*Task details*.
Update the records below by changing every "palm frond" to "palm leaf" and leaving everything else unchanged.

*Given information*.

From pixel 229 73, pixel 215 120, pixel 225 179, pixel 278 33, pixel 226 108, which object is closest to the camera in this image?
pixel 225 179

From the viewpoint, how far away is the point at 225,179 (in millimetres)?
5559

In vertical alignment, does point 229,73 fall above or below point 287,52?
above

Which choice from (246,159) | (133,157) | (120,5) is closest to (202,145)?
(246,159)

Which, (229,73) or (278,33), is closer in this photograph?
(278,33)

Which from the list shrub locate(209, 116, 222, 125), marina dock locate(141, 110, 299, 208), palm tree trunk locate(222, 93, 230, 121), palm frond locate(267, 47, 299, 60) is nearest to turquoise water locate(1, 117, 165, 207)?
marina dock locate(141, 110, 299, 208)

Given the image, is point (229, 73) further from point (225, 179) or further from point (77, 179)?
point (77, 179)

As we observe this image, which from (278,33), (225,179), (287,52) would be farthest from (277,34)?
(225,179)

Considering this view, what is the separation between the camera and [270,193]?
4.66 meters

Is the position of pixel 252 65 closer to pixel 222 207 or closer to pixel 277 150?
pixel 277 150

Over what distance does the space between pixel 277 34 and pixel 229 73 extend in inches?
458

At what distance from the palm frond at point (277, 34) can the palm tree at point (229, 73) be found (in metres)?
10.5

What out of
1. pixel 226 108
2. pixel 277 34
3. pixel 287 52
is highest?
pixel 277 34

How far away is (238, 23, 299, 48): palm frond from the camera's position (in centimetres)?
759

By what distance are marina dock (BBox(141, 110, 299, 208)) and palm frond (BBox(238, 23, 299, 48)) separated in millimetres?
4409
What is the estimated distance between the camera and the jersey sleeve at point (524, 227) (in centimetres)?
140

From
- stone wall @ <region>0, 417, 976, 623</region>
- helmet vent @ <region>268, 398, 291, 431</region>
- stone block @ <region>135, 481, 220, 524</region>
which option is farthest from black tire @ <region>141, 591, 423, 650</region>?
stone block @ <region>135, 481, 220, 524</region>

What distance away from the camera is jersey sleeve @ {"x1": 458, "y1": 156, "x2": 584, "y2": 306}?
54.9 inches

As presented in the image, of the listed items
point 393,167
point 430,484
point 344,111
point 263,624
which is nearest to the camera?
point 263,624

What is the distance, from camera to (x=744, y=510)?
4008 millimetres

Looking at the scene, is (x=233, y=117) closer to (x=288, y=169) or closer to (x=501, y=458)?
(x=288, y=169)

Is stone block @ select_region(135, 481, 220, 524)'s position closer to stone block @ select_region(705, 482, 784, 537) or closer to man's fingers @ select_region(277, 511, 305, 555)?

*Answer*.
From pixel 229 73, pixel 215 120, pixel 225 179, pixel 278 33, pixel 226 108, which object is closest to the camera in this image?
pixel 225 179

From the viewpoint, how far away is the point at 225,179 (in millimetres)?
5559

In vertical alignment, does point 229,73 fall above or below point 287,52?
above

Which choice from (246,159) | (133,157) | (120,5) is closest to (202,145)?
(246,159)

Which, (229,73) or (278,33), is closer in this photograph?
(278,33)

Which from the list shrub locate(209, 116, 222, 125), marina dock locate(141, 110, 299, 208), palm tree trunk locate(222, 93, 230, 121), palm leaf locate(267, 47, 299, 60) is nearest to turquoise water locate(1, 117, 165, 207)?
marina dock locate(141, 110, 299, 208)

Given the image, is point (229, 73) further from point (225, 179) or further from point (77, 179)?
point (77, 179)

As we observe this image, which from (278,33), (225,179), (287,52) would be farthest from (277,34)?
(225,179)

Considering this view, what is the separation between the camera and [270,193]?
4.66 meters

Is the position of pixel 252 65 closer to pixel 222 207 or closer to pixel 277 150?
pixel 277 150

Over what distance does the space between pixel 277 34 and pixel 229 73 extend in inches?
458

At what distance from the palm leaf at point (277, 34) can the palm tree at point (229, 73) be found (in metres)?
10.5

What out of
1. pixel 226 108
2. pixel 277 34
3. pixel 287 52
is highest?
pixel 277 34

How far away is (238, 23, 299, 48): palm leaf from the camera's position (in centimetres)?
759

By what distance are marina dock (BBox(141, 110, 299, 208)) and palm leaf (BBox(238, 23, 299, 48)) separated in millimetres?
4409
What is the estimated distance between the camera and the jersey sleeve at point (524, 227) (in centimetres)?
140

From
- stone wall @ <region>0, 417, 976, 623</region>
- helmet vent @ <region>268, 398, 291, 431</region>
- stone block @ <region>135, 481, 220, 524</region>
which option is farthest from black tire @ <region>141, 591, 423, 650</region>?
stone block @ <region>135, 481, 220, 524</region>

What distance away from the camera is jersey sleeve @ {"x1": 458, "y1": 156, "x2": 584, "y2": 306}?
54.9 inches

As presented in the image, of the listed items
point 393,167
point 430,484
point 344,111
point 263,624
which is nearest to the camera?
point 263,624

What is the distance, from camera to (x=744, y=510)?
4008 millimetres

Looking at the scene, is (x=233, y=117) closer to (x=288, y=169) or closer to (x=501, y=458)?
(x=288, y=169)

Is stone block @ select_region(135, 481, 220, 524)'s position closer to stone block @ select_region(705, 482, 784, 537) or closer to man's fingers @ select_region(277, 511, 305, 555)?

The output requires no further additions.